The pantomimic nature of his villainy is evident from the outset. He leers and preens his way through the famous first speech, laying bare his plan to prove the villain with evident confidence we might not recognise him actually to be the thing, or at any rate not to mind much if we do. Thus it is. Once he has lied and murdered his way to the throne, the Globe audience assumes the role he expects of us and cheers the new king to the rafters (not that this roofless Wooden O possesses any).
Gloriously caparisoned in stripy yellow (lavish Jacobean costumes are a feature of this good-looking production — designer Jenny Tiramani), he is not the bottled spider of a Crookback that Antony Sher showed us but a nasty wasp always eager to sting. Rarely has so comic a Richard been seen, much of the humour arising from his and our shared recognition of the huge gap between his’ words — “’Tis death to me to be in enmity” — and his deeds.

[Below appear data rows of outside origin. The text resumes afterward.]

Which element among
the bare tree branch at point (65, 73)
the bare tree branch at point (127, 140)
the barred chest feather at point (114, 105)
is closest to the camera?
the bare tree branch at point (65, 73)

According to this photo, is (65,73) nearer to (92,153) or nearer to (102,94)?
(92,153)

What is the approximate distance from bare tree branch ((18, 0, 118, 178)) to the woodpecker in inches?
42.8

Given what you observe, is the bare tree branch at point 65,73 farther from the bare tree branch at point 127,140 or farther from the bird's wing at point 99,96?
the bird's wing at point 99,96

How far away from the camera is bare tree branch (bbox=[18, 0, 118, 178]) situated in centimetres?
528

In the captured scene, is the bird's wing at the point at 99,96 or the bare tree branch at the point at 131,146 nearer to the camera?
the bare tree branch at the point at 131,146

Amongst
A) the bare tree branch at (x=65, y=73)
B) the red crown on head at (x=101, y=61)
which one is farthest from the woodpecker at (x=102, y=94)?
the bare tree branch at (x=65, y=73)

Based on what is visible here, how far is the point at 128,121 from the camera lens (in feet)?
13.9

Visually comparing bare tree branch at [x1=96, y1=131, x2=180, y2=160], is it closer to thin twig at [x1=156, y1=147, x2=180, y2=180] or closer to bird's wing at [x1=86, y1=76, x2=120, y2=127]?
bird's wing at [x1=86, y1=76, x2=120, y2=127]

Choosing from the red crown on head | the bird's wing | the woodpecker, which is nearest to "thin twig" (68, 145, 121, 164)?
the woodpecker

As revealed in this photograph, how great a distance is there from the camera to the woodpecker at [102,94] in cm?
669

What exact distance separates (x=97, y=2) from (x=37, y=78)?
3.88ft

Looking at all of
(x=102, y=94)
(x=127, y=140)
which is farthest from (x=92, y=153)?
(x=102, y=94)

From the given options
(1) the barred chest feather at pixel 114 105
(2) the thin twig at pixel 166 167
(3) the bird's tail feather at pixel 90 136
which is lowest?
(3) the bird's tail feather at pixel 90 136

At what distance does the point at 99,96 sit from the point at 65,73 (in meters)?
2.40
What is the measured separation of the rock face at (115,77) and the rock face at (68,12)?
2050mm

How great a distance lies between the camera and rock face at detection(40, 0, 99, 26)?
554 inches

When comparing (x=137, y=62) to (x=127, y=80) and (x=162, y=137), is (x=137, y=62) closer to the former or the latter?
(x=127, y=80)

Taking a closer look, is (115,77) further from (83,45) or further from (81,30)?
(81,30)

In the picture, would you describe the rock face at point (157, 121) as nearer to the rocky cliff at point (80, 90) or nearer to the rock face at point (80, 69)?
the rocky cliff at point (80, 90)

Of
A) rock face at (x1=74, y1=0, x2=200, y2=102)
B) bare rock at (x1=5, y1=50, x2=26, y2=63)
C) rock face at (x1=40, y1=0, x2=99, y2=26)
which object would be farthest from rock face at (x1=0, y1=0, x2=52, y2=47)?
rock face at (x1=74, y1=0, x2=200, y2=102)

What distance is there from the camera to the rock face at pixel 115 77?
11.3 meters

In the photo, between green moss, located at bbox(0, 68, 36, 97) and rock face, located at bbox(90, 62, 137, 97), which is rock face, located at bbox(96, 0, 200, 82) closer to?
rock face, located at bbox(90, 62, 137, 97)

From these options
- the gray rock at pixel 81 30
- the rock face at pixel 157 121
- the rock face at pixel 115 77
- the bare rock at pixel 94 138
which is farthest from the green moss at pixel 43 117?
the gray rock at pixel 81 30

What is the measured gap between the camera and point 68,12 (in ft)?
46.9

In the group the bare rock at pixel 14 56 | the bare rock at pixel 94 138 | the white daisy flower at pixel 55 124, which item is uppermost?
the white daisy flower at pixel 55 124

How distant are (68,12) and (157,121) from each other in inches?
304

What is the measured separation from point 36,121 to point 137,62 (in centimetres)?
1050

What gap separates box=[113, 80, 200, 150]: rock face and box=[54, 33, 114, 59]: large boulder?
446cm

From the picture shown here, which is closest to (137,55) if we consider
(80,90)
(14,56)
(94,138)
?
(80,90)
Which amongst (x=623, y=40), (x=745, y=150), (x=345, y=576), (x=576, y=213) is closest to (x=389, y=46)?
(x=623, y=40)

Those foolish enough to trust him learn their mistake too late to save them from their fate — first brother Clarence (Liam Brennan), next Hastings (Paul Chahidi) and then the self-serving accomplice to his scheming, Buckingham (Roger Lloyd Pack). To these victims are added, most famously, the young Princes in the Tower, portrayed most spiritedly and touchingly on Press night by Austin Moulton and Lorenzo Allchurch.
Generally, it is the women who have his measure, especially his deeply disillusioned mother, the Duchess of York (James Garnon) In the case of Lady Anne (Johnny Flynn) this does not prevent her accepting Richard’s outrageous proposal of marriage delivered over the corpse of her father-in-law, whom he has killed. Politics wins out over the heart here, as it does when Queen Elizabeth (Samuel Barnett), the mother of the slaughtered princes, agrees to support Richard’s marriage proposal with her daughter. All three of these women, it will be noted, are played by men, always entertainingly, if (understandably) not very convincingly. With much use of stirring music (composer Claire van Kampen) and ending with the Globe’s trademark dancing by the whole cast, the production (director Tim Carroll) continues till October 13 (box office: 020 7401 9919 — www.shakespearesglobe.com).